▸ VORGEGEBENER TEXT
------
Das berichtete Marcelo Araya, Direktor für Ordnung und Sicherheit der chilenischen Polizei. Die weitgehend friedlichen Proteste tausender Menschen seien von einzelnen Gewaltakten überschattet worden.

Nach Angaben der Polizei wurde ein Mann bei einem versuchten Raubüberfall auf ein Geschäft erschossen, während das zweite Todesopfer eine Frau war, die nach einem Sturz von einem Motorrad starb. Beide Vorfälle ereigneten sich in der Hauptstadt Santiago. Araya erklärte:

"Dieser Tag war im Wesentlichen komplex und voller Kontraste."

Er fügte hinzu, dass die chilenische Polizei eine umfangreiche Operation durchgeführt habe, an der sich 20.000 Polizisten beteiligten. Der Einsatz habe bis in die frühen Morgenstunden angedauert.
------
▸ BEREITGESTELLTES MATERIAL

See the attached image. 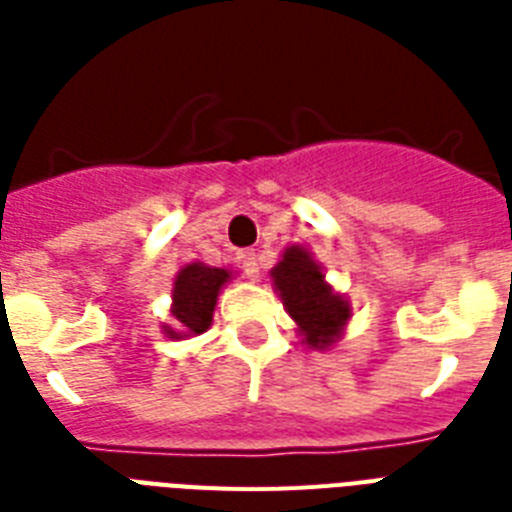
------
▸ AUFGABEN ZUR ÜBUNG
**a.** Schreib bitte aus dem Text über die Proteste in Chile den Abschnitt ab, der mit den Worten „Er fügte hinzu, dass“ einsetzt und mit „frühen Morgenstunden angedauert.“ schließt.
**b.** Setz den Text über die Proteste in Chile nach seinem letzten Satz mit einem eigenen Abschnitt fort.

▸ LÖSUNGEN JE AUFGABE
**a.**
Er fügte hinzu, dass die chilenische Polizei eine umfangreiche Operation durchgeführt habe, an der sich 20.000 Polizisten beteiligten. Der Einsatz habe bis in die frühen Morgenstunden angedauert.

**b.**
Insgesamt hätten 232 Demonstrationen stattgefunden. Die Polizei erfasste zudem 109 Barrikaden, 35 Plünderungen, 12 Brandanschläge, 49 Ausschreitungen, 15 Angriffe auf Behörden, 13 Angriffe auf Polizeikasernen und 15 Schadensfälle. Araya wies ferner darauf hin, dass die Plünderungen hauptsächlich in der Metropolregion Santiago stattfanden.

Unter den 56 Verletzten befinden sich 45 Polizeibeamte. Zwei von ihnen sind zurzeit in ernstem Zustand, bei weiteren elf mit konnte der Zustand noch nicht prognostiziert werden.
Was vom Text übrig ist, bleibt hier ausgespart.